## TASK BRIEF
The answer must be an exact copy of the entries below, with no images in it.
════════
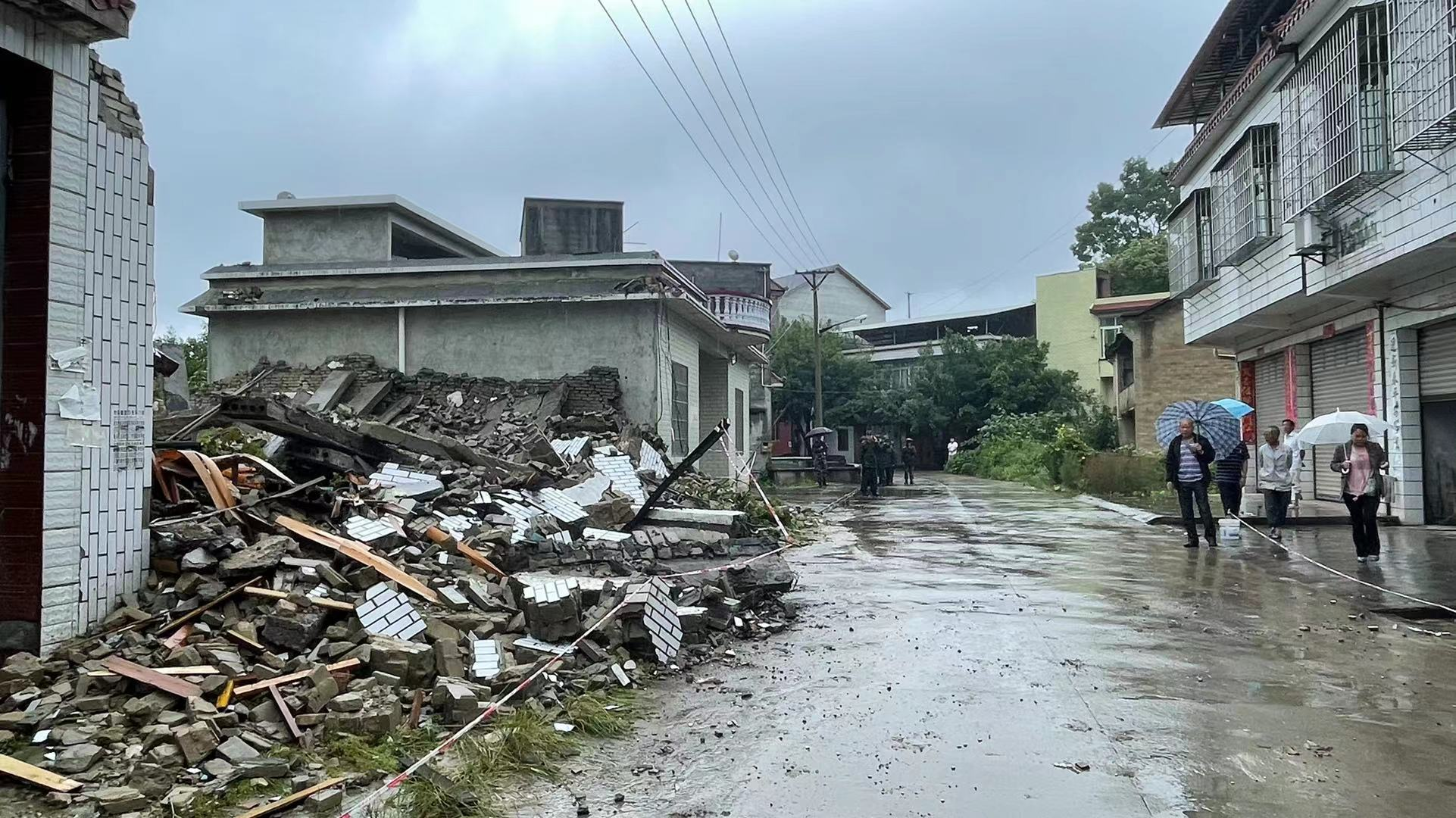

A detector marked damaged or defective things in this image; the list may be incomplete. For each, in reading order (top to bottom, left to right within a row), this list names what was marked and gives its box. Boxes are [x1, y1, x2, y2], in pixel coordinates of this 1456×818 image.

damaged house wall [0, 0, 153, 651]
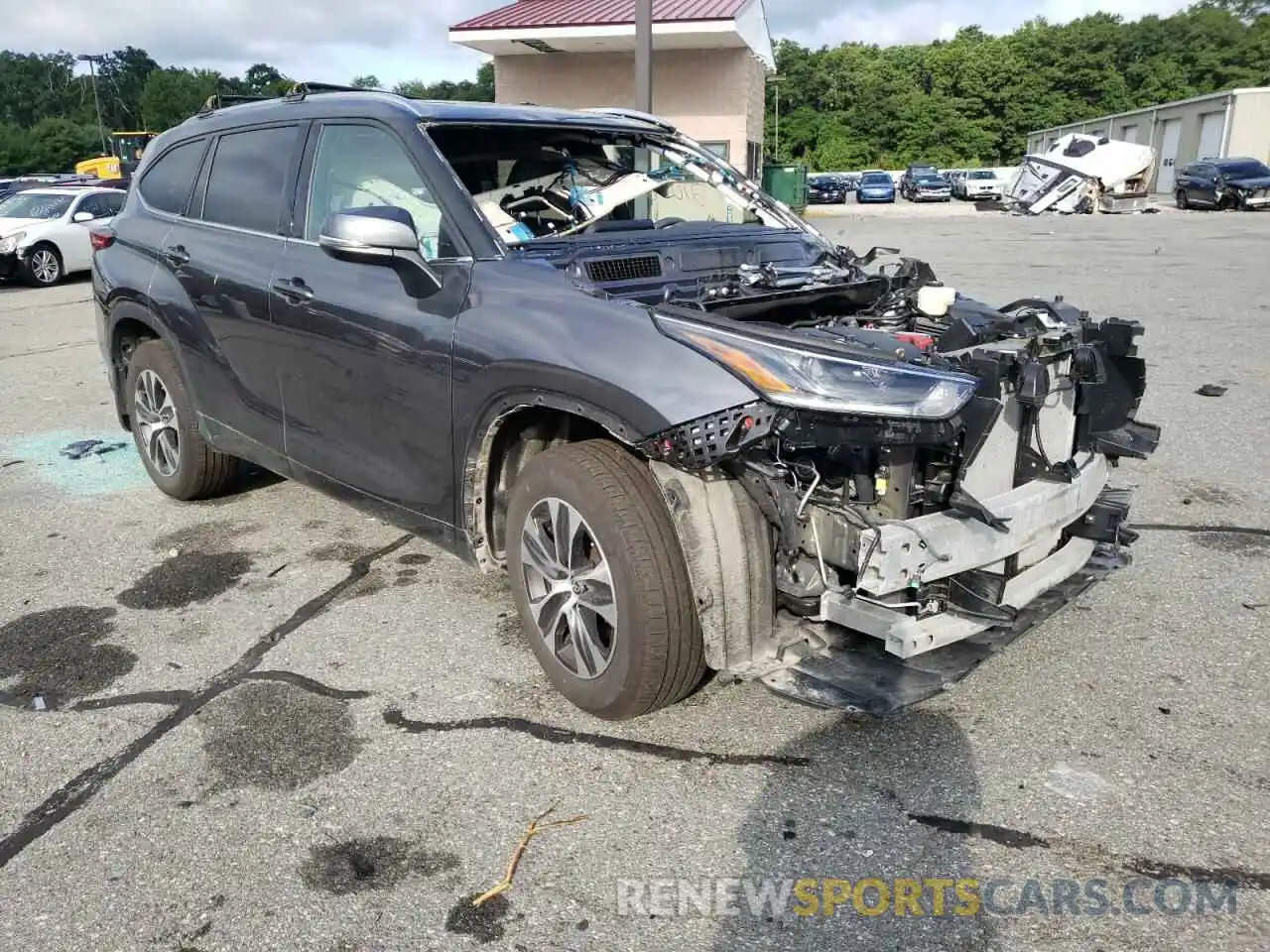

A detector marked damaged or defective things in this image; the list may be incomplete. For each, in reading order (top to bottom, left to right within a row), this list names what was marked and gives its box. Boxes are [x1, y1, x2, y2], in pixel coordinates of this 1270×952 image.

shattered windshield [0, 191, 71, 219]
shattered windshield [427, 123, 786, 246]
damaged toyota highlander [89, 91, 1159, 722]
cracked asphalt [0, 208, 1262, 952]
broken headlight [659, 313, 976, 418]
crushed front end [639, 249, 1159, 710]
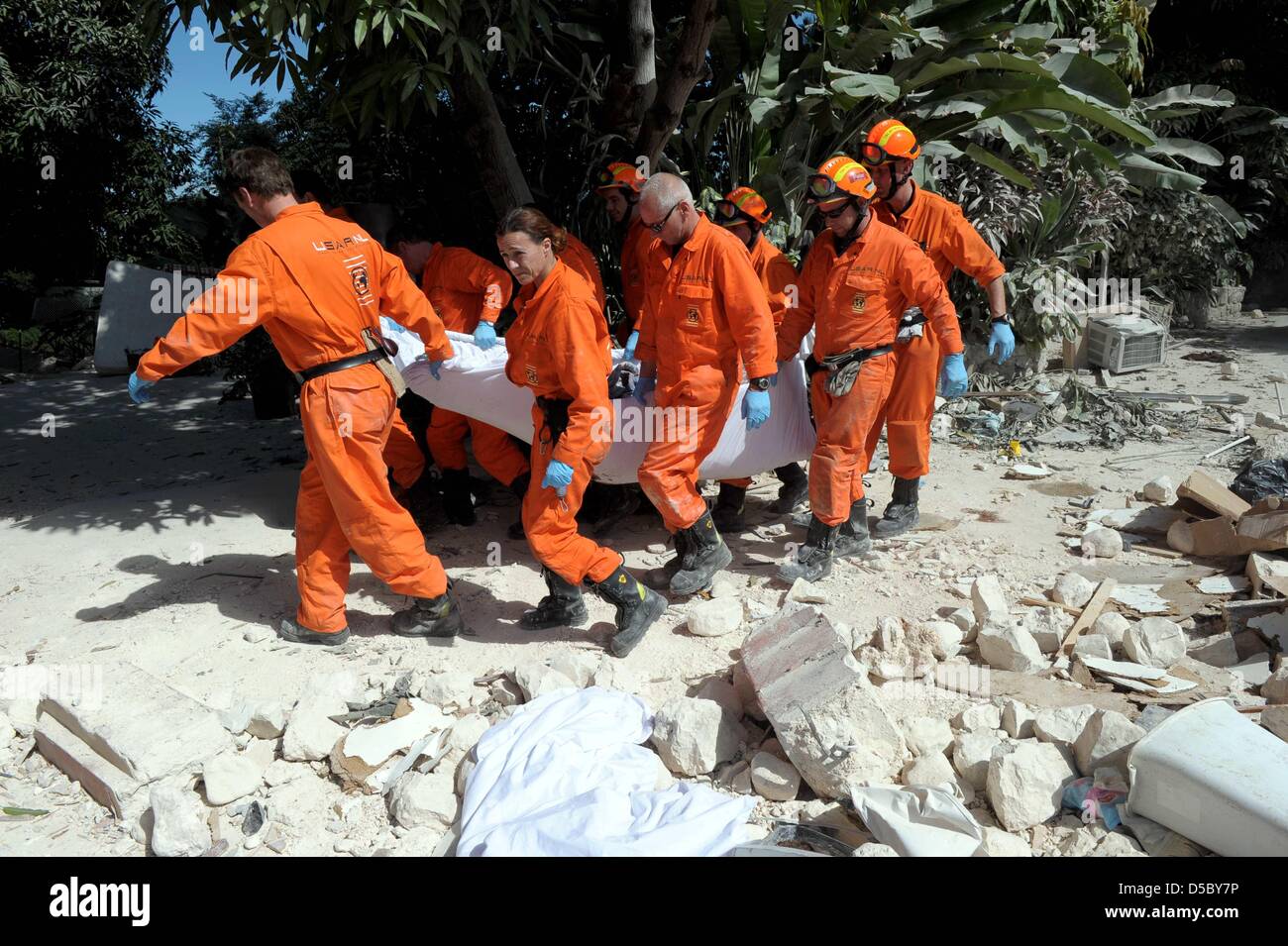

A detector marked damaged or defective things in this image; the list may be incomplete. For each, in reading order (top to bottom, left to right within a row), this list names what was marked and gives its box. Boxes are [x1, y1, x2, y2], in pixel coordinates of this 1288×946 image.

broken concrete block [1148, 475, 1179, 506]
broken concrete block [1082, 530, 1123, 558]
broken concrete block [685, 594, 747, 641]
broken concrete block [788, 577, 829, 607]
broken concrete block [926, 622, 968, 659]
broken concrete block [968, 574, 1010, 625]
broken concrete block [973, 617, 1045, 680]
broken concrete block [1024, 609, 1076, 654]
broken concrete block [1050, 574, 1092, 609]
broken concrete block [1071, 633, 1113, 664]
broken concrete block [1092, 615, 1133, 651]
broken concrete block [1123, 617, 1179, 669]
broken concrete block [148, 782, 211, 859]
broken concrete block [200, 746, 271, 807]
broken concrete block [243, 705, 289, 741]
broken concrete block [279, 699, 345, 767]
broken concrete block [386, 772, 458, 828]
broken concrete block [419, 669, 483, 705]
broken concrete block [509, 664, 577, 705]
broken concrete block [654, 694, 747, 777]
broken concrete block [696, 680, 747, 720]
broken concrete block [752, 751, 799, 802]
broken concrete block [741, 602, 912, 797]
broken concrete block [896, 715, 958, 762]
broken concrete block [907, 751, 958, 788]
broken concrete block [952, 705, 999, 731]
broken concrete block [952, 731, 1010, 792]
broken concrete block [994, 699, 1035, 741]
broken concrete block [984, 741, 1076, 828]
broken concrete block [1030, 705, 1092, 751]
broken concrete block [1071, 710, 1143, 777]
broken concrete block [1262, 669, 1288, 705]
broken concrete block [1262, 705, 1288, 741]
broken concrete block [978, 828, 1030, 859]
broken concrete block [1087, 833, 1148, 859]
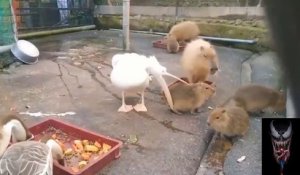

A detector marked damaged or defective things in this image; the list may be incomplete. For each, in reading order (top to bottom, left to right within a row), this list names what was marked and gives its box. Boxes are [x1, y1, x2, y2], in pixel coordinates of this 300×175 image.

cracked concrete [0, 30, 258, 175]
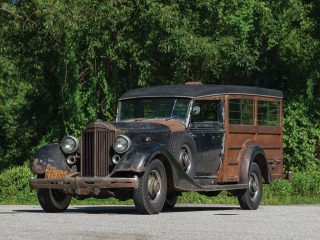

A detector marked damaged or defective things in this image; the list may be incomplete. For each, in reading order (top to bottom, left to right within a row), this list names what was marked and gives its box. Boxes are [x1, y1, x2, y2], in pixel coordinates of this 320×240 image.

rusted metal body [29, 85, 284, 203]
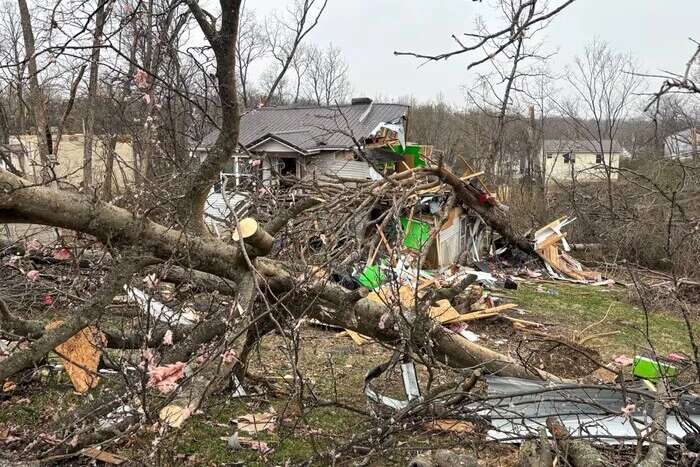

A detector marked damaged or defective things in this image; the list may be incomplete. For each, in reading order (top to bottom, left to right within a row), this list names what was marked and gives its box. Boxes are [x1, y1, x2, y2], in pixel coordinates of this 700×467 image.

broken roof section [194, 100, 408, 155]
splintered lumber [231, 218, 272, 256]
splintered lumber [446, 306, 516, 324]
splintered lumber [46, 320, 105, 394]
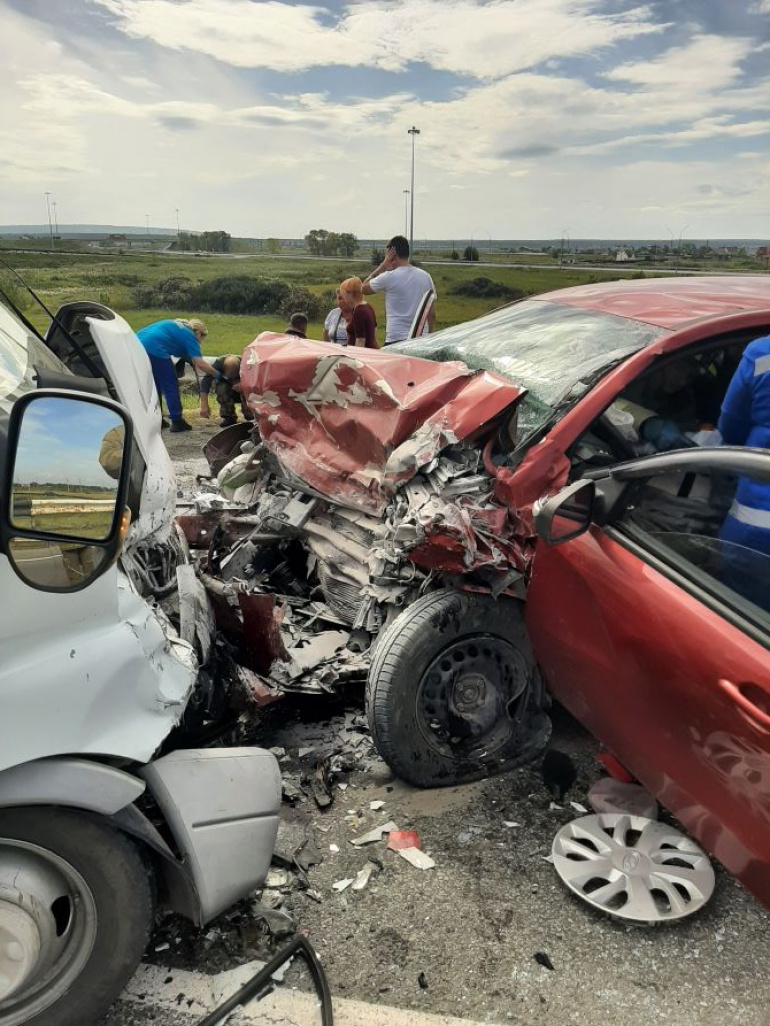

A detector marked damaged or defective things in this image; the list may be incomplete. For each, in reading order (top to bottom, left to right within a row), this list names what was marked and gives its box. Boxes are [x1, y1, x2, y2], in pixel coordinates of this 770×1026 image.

torn metal sheet [242, 334, 525, 513]
crumpled hood [242, 334, 525, 517]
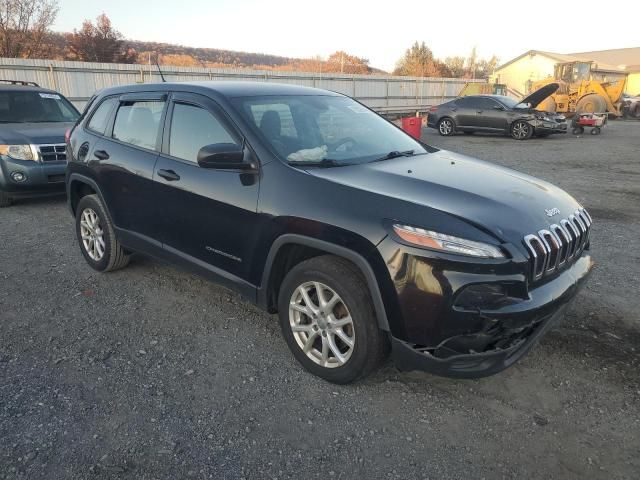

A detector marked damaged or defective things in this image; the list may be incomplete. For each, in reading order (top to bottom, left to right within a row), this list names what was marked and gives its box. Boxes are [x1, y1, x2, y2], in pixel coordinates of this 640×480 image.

damaged sedan [428, 82, 568, 139]
front bumper damage [388, 253, 592, 380]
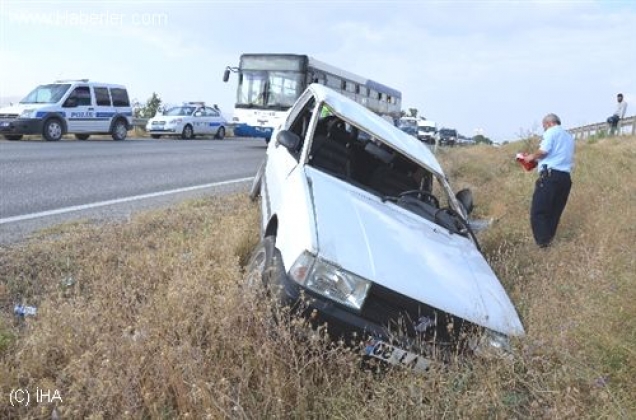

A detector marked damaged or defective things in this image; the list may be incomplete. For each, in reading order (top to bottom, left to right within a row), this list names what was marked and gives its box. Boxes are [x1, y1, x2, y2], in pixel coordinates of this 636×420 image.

crashed white car [246, 83, 524, 370]
damaged vehicle roof [246, 83, 524, 370]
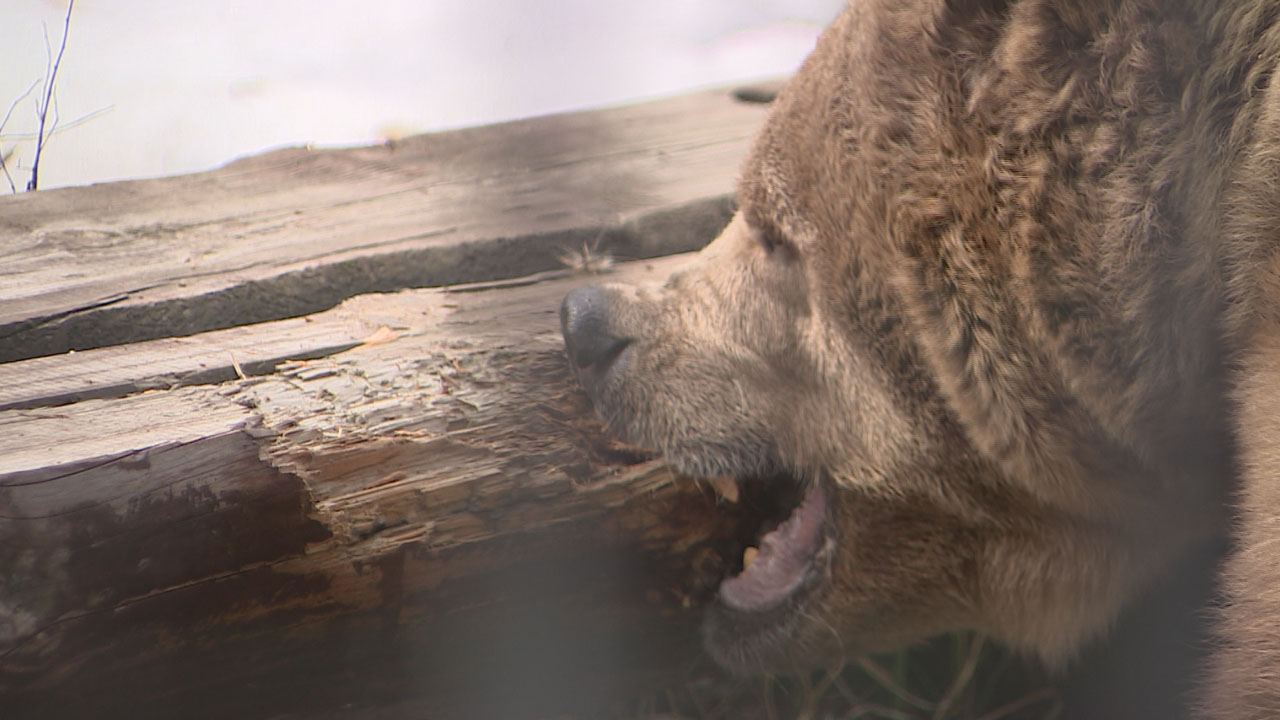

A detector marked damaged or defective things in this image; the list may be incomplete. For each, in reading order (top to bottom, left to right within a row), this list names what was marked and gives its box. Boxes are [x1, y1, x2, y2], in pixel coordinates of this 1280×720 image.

splintered wood [0, 85, 768, 717]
════════
## ANSWER SPACE
A detector marked damaged or defective things in this image; the list may be incomplete. For each, in reading order (top to bottom, left to right within a row), this list names what was marked and gives its box. Boxes are [x1, y1, x2, y2], in pixel coordinates of this 1456×818 image.

damaged house wall [0, 0, 153, 651]

A detector marked damaged or defective things in this image; the list may be incomplete. For each, in reading order (top to bottom, left to right within a row), this list names what was marked and gives its box. Boxes are [x1, y1, x2, y2], in pixel coordinates of this 1270×952 image.

shattered windshield [0, 191, 71, 219]
shattered windshield [427, 123, 786, 246]
damaged toyota highlander [89, 91, 1159, 722]
cracked asphalt [0, 208, 1262, 952]
broken headlight [659, 313, 976, 418]
crushed front end [639, 249, 1159, 710]

A detector marked damaged or defective things in this image; the list may be incomplete. For each, in reading order (top to bottom, left to right within a row), this list names what was marked and gives its box. Boxes are [x1, y1, x2, y2], in pixel coordinates of this 1288×946 image.

broken concrete block [1148, 475, 1179, 506]
broken concrete block [1082, 530, 1123, 558]
broken concrete block [685, 594, 747, 641]
broken concrete block [788, 577, 829, 607]
broken concrete block [926, 622, 968, 659]
broken concrete block [968, 574, 1010, 625]
broken concrete block [973, 617, 1045, 680]
broken concrete block [1024, 609, 1076, 654]
broken concrete block [1050, 574, 1092, 609]
broken concrete block [1071, 633, 1113, 664]
broken concrete block [1092, 615, 1133, 651]
broken concrete block [1123, 617, 1179, 669]
broken concrete block [148, 782, 211, 859]
broken concrete block [200, 746, 271, 807]
broken concrete block [243, 705, 289, 741]
broken concrete block [279, 699, 345, 767]
broken concrete block [386, 772, 458, 828]
broken concrete block [419, 669, 483, 705]
broken concrete block [509, 664, 577, 705]
broken concrete block [654, 694, 747, 777]
broken concrete block [696, 680, 747, 720]
broken concrete block [752, 751, 799, 802]
broken concrete block [741, 602, 912, 797]
broken concrete block [896, 715, 958, 762]
broken concrete block [907, 751, 958, 788]
broken concrete block [952, 705, 999, 731]
broken concrete block [952, 731, 1010, 792]
broken concrete block [994, 699, 1035, 741]
broken concrete block [984, 741, 1076, 828]
broken concrete block [1030, 705, 1092, 751]
broken concrete block [1071, 710, 1143, 777]
broken concrete block [1262, 669, 1288, 705]
broken concrete block [1262, 705, 1288, 741]
broken concrete block [978, 828, 1030, 859]
broken concrete block [1087, 833, 1148, 859]

A detector marked damaged or defective things in this image; the list may be incomplete. For each, in reading order (top to bottom, left to right within a row), this list names what was marked and gives its box. Boxes are [x1, y1, x2, y2], in pixel coordinates of this 300×175 image.

cracked concrete [0, 30, 258, 175]

A detector marked damaged or defective things in this image; the list may be incomplete. For each, in reading order (top to bottom, left to right within a row), this list names what was marked and gives its box. Boxes are [x1, y1, x2, y2], in pixel coordinates of this 320×240 image.

rusted metal body [29, 85, 284, 203]

A detector marked damaged or defective things in this image; the list may be incomplete. For each, in reading order (top to bottom, left to right within a row), this list names what was marked and gives its box. Boxes are [x1, y1, x2, y2], in pixel coordinates of this 700×467 image.

broken roof section [194, 100, 408, 155]
splintered lumber [231, 218, 272, 256]
splintered lumber [446, 306, 516, 324]
splintered lumber [46, 320, 105, 394]

A detector marked damaged or defective things in this image; the list may be incomplete. For each, in reading order (top to bottom, left to right within a row), this list names what was marked and gives its box. Boxes are [x1, y1, x2, y2], in pixel coordinates of this 770×1026 image.

torn metal sheet [242, 334, 525, 513]
crumpled hood [242, 334, 525, 517]

A detector marked damaged or defective things in this image; the list may be incomplete. For each, in reading order (top to bottom, left to right within a row), this list names what was marked and gives its box. Boxes are [x1, y1, x2, y2], in pixel coordinates of this 640×480 image.

damaged sedan [428, 82, 568, 139]
front bumper damage [388, 253, 592, 380]

A detector marked damaged or defective things in this image; the list may be incomplete. For each, in reading order (top to bottom, left to right within a row), this list names what was marked and gives its box. Boxes are [x1, y1, x2, y2], in pixel coordinates of this 636×420 image.

crashed white car [246, 83, 524, 370]
damaged vehicle roof [246, 83, 524, 370]

A detector marked damaged or defective things in this image; the list may be incomplete. For each, in reading order (top to bottom, left to right within a row), this list names what was marked and gives its box. Boxes are [x1, y1, x2, y2], in pixel coordinates of this 1280×720 image.

splintered wood [0, 85, 768, 717]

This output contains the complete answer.